▶ WORK REQUEST A:
Answer these questions using the Traefik logging guide that appears next, before the items:
(i) What value does the high-traffic Traefik configuration give to bufferingSize?
(ii) What happens to tmpfs logs when the system restarts?
(iii) Which poll_interval does the guidelines table list for Very High traffic?
▶ WORK REQUEST B: Repeat a passage from the Traefik logging guide below, ahead of the items. Begin at the words "# LogLynx config.yaml" and stop after "(internal LogLynx buffer)".
▶ WORK REQUEST C: Write what follows the last line of the Traefik logging guide given below, ahead of the items.

[TEXT SEGMENT Boundary: Start]

Warning: LogLynx performs its own filtering. Using Traefik filters may limit analysis capabilities.


Performance Tuning

High-Traffic Environments

For environments with >1000 req/s:

accessLog:
  filePath: "/var/log/traefik/access.log"
  format: json
  bufferingSize: 1000  # Large buffer

  # Optional: Reduce logged fields
  fields:
    defaultMode: keep
    headers:
      defaultMode: drop  # Don't log all headers
      names:
        User-Agent: keep
        Referer: keep

Disk I/O Optimization

Mount log volume on fast storage:

volumes:
  - type: bind
    source: /mnt/ssd/traefik-logs  # SSD storage
    target: /logs

Or use tmpfs (RAM) for extreme performance:

volumes:
  - type: tmpfs
    target: /logs
    tmpfs:
      size: 1G  # 1GB RAM disk

Warning: tmpfs logs are lost on restart. Use log shipper to forward immediately.

LogLynx Integration Settings

Configure LogLynx source for optimal performance:

# LogLynx config.yaml
sources:
  - name: "traefik-prod"
    type: "traefik"
    path: "/var/log/traefik/access.log"
    format: "json"

    # Polling interval (how often to check for new logs)
    poll_interval: "1s"  # Default

    # Batch size (how many log lines to process at once)
    batch_size: 1000  # Default

    # Buffer size (internal LogLynx buffer)
    buffer_size: 10000  # Default

Performance Guidelines:

Traffic Level poll_interval batch_size buffer_size
Low (<100 req/s) 5s 500 5000
Medium (100-500 req/s) 2s 1000 10000
High (500-2000 req/s) 1s 2000 20000
Very High (>2000 req/s) 500ms 5000 50000

Troubleshooting

Problem: Logs Not Appearing in LogLynx

Symptoms: LogLynx shows no new logs, but Traefik is receiving traffic

Checks:

  1. Verify log file exists:

    ls -lh /var/log/traefik/access.log
  2. Check file permissions:

    # LogLynx needs read permission
    chmod 644 /var/log/traefik/access.log
  3. Verify log format:

    head -n 1 /var/log/traefik/access.log

    Should see JSON if format: json is configured.

[TEXT SEGMENT Boundary: End]
[INPUT DATA Boundary: Start]

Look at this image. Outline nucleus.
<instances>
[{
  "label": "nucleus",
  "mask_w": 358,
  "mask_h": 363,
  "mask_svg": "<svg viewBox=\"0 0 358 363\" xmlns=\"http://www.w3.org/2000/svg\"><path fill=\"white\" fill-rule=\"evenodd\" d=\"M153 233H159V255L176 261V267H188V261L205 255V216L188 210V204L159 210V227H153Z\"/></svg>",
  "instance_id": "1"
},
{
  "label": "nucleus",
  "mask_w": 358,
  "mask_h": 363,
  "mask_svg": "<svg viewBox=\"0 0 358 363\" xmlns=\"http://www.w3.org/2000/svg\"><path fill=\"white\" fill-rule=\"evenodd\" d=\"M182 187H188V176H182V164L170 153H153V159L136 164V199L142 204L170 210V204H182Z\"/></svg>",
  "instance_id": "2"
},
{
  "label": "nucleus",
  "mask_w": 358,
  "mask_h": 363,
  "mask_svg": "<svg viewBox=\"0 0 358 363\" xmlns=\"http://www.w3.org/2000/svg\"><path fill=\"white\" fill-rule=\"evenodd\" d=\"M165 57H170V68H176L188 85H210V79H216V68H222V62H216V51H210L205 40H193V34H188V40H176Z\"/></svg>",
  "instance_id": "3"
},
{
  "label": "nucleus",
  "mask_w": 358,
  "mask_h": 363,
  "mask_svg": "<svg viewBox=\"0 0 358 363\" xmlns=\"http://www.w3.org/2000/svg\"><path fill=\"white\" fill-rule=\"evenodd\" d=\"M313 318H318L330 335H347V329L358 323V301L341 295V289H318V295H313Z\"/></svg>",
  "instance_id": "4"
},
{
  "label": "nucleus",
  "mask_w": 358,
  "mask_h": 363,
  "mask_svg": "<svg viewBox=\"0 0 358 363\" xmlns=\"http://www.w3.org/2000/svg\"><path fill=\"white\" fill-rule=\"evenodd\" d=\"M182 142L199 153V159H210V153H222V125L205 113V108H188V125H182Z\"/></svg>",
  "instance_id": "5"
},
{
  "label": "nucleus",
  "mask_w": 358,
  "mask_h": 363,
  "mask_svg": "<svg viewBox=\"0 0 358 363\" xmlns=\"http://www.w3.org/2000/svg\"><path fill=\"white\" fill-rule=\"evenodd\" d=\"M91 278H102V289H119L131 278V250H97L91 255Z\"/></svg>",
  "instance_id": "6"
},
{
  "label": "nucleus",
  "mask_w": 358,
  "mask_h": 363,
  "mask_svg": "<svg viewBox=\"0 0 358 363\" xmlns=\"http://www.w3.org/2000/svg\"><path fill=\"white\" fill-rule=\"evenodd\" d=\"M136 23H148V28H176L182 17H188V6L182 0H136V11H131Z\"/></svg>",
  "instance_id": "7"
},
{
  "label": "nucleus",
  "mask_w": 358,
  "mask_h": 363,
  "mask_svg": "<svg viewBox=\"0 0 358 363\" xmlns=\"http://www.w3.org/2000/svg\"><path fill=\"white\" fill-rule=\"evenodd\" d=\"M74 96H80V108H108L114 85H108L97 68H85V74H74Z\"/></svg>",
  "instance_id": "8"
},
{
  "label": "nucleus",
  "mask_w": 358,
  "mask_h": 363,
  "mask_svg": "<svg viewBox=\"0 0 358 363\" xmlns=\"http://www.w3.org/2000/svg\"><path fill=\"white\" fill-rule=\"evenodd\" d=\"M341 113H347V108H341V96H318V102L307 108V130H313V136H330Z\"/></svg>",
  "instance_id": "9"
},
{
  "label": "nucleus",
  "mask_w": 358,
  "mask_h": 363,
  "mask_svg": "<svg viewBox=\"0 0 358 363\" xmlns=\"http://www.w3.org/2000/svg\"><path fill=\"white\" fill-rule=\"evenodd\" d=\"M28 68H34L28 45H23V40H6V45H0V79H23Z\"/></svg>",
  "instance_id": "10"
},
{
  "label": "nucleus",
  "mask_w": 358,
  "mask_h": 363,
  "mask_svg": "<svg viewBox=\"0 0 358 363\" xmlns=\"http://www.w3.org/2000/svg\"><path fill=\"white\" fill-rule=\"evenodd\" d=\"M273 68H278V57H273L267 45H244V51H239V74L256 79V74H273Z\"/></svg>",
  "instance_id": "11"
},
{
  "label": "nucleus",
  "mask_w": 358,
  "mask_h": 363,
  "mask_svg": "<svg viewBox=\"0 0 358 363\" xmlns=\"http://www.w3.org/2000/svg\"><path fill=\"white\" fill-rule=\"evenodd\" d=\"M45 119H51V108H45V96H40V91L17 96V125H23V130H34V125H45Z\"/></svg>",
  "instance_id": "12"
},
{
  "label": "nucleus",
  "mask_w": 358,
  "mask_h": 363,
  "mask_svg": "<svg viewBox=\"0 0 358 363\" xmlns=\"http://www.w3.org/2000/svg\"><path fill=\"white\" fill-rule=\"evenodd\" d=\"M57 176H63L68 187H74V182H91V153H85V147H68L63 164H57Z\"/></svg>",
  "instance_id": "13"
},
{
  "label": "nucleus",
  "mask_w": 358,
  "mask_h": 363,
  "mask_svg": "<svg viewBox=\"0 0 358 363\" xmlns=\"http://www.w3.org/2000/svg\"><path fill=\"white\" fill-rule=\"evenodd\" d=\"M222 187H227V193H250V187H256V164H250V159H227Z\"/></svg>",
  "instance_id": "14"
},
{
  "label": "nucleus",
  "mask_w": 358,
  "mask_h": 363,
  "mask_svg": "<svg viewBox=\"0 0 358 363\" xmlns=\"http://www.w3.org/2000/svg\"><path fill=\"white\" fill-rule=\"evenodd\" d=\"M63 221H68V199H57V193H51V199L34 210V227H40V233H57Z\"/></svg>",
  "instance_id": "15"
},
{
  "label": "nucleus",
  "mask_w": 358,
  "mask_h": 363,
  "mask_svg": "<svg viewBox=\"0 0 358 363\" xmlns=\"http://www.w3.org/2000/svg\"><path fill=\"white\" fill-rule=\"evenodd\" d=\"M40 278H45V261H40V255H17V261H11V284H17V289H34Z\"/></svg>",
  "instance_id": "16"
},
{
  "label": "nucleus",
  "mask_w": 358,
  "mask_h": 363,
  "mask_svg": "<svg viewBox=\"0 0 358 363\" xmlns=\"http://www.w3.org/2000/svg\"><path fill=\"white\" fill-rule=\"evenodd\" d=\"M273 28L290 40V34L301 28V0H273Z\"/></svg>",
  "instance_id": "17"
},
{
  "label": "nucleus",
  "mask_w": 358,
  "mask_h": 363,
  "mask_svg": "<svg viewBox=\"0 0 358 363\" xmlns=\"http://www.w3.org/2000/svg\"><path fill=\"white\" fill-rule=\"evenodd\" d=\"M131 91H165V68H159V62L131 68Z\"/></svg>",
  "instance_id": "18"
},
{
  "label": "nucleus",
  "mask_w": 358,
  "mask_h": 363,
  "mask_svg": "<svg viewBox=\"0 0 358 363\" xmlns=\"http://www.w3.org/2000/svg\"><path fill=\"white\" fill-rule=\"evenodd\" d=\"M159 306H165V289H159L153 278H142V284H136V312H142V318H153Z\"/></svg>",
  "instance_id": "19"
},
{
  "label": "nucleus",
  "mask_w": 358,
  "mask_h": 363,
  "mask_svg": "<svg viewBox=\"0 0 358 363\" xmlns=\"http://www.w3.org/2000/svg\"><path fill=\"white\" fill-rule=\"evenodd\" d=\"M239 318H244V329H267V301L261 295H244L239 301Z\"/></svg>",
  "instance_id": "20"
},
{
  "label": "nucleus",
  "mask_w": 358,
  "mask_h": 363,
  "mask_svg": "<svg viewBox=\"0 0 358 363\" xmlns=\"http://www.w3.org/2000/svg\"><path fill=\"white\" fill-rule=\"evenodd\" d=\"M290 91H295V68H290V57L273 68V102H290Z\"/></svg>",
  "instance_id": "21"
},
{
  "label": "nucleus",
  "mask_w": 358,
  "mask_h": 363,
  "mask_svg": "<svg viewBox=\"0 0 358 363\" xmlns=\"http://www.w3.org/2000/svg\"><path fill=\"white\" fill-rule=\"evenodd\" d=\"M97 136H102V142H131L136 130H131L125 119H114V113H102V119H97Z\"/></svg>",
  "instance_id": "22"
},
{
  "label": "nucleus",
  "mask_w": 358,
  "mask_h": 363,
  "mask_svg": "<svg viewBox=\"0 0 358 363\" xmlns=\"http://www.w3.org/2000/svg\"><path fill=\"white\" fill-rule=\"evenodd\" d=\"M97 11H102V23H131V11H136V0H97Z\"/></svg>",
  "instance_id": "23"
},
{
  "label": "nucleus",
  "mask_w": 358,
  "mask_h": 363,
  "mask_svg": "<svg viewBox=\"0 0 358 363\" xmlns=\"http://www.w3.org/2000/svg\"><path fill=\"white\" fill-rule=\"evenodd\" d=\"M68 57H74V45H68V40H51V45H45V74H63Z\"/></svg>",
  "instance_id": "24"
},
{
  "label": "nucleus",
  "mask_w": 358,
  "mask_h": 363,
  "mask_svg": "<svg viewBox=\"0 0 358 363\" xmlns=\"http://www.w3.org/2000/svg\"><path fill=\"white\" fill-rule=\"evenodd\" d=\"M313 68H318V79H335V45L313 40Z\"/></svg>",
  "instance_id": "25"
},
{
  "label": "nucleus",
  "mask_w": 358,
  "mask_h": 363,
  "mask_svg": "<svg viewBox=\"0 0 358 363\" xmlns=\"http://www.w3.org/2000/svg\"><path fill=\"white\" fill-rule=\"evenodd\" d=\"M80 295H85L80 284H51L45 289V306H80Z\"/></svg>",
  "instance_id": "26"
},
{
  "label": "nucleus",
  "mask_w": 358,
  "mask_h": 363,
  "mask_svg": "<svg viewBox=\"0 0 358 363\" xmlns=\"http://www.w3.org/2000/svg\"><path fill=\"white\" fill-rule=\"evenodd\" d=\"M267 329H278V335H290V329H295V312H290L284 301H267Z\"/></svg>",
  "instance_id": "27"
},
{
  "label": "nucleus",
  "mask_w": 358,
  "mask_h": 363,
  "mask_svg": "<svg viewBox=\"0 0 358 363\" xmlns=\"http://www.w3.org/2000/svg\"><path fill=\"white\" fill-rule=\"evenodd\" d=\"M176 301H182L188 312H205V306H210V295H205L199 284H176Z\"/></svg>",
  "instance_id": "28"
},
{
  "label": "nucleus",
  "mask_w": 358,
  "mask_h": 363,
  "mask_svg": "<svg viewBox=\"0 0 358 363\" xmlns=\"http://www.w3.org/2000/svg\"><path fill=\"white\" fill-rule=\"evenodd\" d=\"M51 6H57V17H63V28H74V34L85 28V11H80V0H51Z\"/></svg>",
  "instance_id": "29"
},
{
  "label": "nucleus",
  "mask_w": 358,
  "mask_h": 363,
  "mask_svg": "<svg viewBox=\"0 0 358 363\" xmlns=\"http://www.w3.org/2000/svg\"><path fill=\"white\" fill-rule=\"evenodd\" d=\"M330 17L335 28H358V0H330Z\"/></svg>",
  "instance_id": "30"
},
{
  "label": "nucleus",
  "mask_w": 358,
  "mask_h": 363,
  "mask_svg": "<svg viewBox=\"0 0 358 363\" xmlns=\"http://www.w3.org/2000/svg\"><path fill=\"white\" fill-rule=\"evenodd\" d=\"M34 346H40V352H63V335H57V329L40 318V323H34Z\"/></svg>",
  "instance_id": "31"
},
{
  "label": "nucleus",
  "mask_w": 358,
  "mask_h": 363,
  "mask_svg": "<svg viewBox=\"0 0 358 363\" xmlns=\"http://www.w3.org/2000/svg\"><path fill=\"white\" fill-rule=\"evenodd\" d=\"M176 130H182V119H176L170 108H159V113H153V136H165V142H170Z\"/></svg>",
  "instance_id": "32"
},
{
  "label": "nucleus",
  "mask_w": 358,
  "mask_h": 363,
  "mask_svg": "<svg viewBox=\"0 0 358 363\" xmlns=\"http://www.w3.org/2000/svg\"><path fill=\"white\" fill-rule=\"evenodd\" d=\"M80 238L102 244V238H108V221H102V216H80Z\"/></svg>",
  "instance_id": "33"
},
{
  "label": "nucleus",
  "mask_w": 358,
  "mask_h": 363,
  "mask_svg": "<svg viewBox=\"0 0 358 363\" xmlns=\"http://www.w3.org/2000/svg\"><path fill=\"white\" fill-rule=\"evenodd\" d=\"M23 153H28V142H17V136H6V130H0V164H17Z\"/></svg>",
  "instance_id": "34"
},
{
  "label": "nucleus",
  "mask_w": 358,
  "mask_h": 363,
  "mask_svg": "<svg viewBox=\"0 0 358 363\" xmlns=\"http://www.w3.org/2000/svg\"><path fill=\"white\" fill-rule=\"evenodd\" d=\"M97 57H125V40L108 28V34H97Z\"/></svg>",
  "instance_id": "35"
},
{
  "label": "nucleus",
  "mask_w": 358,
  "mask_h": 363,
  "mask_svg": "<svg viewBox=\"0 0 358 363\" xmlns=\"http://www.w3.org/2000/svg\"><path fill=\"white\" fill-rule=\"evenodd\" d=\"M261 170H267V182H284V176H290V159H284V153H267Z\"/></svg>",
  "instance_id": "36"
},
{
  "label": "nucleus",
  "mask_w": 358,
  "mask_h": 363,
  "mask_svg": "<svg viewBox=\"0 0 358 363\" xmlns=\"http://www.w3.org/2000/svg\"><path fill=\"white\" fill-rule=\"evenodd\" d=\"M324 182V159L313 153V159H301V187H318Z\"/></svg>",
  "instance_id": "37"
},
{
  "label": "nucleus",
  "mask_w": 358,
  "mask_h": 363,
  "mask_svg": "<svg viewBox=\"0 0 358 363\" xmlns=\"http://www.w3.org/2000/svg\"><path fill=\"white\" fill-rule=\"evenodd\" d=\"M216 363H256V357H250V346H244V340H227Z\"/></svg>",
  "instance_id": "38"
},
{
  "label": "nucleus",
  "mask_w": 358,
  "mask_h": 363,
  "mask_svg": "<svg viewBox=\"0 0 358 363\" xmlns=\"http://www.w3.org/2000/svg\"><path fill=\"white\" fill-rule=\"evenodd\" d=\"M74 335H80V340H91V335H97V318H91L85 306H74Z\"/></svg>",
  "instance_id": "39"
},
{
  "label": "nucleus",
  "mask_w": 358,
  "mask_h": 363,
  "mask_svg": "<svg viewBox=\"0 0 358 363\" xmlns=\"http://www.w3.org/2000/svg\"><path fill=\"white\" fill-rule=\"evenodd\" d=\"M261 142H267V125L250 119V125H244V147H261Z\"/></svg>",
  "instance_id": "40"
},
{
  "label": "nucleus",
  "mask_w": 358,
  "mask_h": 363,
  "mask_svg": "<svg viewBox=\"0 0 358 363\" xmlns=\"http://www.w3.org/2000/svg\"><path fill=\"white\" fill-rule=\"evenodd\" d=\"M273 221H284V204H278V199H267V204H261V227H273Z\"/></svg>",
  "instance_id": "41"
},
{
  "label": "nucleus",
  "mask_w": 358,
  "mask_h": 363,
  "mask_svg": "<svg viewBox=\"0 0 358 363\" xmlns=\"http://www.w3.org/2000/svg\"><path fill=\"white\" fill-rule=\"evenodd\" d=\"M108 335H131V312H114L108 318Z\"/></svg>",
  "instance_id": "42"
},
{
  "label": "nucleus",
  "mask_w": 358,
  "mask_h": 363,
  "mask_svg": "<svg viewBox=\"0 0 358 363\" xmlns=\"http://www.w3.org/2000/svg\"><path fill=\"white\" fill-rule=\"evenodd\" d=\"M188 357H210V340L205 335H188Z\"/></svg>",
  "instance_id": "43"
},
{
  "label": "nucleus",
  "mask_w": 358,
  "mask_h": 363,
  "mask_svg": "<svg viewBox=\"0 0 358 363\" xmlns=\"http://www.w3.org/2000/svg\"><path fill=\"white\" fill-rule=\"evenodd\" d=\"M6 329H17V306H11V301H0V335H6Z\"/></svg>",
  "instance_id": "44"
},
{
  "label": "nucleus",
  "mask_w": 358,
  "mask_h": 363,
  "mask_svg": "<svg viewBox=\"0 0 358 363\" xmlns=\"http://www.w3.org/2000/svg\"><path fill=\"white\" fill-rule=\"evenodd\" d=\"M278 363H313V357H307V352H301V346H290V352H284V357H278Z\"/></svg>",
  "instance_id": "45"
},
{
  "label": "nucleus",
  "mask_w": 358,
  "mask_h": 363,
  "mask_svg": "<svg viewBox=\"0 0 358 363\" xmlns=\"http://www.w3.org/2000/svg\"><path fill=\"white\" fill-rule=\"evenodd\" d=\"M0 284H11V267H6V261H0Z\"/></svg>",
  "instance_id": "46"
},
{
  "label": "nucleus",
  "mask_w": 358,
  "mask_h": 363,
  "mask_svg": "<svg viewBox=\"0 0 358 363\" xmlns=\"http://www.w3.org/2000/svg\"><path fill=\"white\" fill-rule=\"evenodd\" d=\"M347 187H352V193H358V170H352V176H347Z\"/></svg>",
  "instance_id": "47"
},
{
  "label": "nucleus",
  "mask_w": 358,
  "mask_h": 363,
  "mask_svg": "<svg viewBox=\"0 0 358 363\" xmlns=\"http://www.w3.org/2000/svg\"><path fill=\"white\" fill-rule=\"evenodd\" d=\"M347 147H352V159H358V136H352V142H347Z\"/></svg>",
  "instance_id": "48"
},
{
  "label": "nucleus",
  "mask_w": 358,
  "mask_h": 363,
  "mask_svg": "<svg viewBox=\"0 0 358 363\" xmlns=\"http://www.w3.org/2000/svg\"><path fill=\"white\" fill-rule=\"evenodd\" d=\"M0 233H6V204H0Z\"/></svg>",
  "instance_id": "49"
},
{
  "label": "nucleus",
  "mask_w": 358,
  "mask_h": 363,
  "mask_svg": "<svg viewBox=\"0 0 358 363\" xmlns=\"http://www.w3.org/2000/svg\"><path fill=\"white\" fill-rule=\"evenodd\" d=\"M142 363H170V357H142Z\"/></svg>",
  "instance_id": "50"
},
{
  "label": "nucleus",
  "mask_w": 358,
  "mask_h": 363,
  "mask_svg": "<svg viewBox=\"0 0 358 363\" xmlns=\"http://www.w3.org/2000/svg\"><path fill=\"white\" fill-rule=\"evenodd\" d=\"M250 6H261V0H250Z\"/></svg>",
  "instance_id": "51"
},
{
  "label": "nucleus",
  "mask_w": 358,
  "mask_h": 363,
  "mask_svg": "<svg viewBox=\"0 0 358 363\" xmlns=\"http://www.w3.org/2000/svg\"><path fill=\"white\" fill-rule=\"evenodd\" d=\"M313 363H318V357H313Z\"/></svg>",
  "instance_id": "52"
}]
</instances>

[INPUT DATA Boundary: End]

▶ FINAL ANSWER A:
(i) 1000
(ii) They are lost.
(iii) 500ms

▶ FINAL ANSWER B:
# LogLynx config.yaml
sources:
  - name: "traefik-prod"
    type: "traefik"
    path: "/var/log/traefik/access.log"
    format: "json"

    # Polling interval (how often to check for new logs)
    poll_interval: "1s"  # Default

    # Batch size (how many log lines to process at once)
    batch_size: 1000  # Default

    # Buffer size (internal LogLynx buffer)

▶ FINAL ANSWER C:
  4. Check Traefik is writing logs:

    tail -f /var/log/traefik/access.log

    Send a test request and verify new log line appears.

  5. Verify LogLynx source configuration:

    sources:
      - name: "traefik-prod"
        type: "traefik"
        path: "/var/log/traefik/access.log"  # Must match actual path
        format: "json"  # Must match Traefik config

Problem: High CPU Usage

Symptoms: LogLynx or Traefik consuming excessive CPU

Solutions:

  1. Increase buffer size (Traefik writes less frequently):

    accessLog:
      bufferingSize: 1000  # Increase from 100
  2. Reduce LogLynx polling frequency:

    sources:
      - name: "traefik-prod"
        poll_interval: "5s"  # Increase from 1s
  3. Use batch processing:

    sources:
      - name: "traefik-prod"
        batch_size: 5000  # Increase from 1000

Problem: High Disk I/O

Symptoms: Disk at 100% utilization, slow log processing

Solutions:

  1. Enable log compression (logrotate):

    /var/log/traefik/access.log {
        compress
        delaycompress
    }
    
  2. Use faster storage (SSD instead of HDD)

  3. Reduce logged fields:

    accessLog:
      fields:
        headers:
          defaultMode: drop  # Don't log all headers
  4. Use tmpfs for temporary log storage:

    volumes:
      - type: tmpfs
        target: /logs
        tmpfs:
          size: 1G

Problem: Missing Fields in LogLynx

Symptoms: Some fields show empty in LogLynx dashboard

Checks:

  1. Verify JSON format (not CLF):

    accessLog:
      format: json  # Not "common"
  2. Check Traefik version (older versions may not have all fields):

    traefik version
    # Recommended: v2.10 or later
  3. Verify field logging is enabled:

    accessLog:
      fields:
        defaultMode: keep  # Not "drop"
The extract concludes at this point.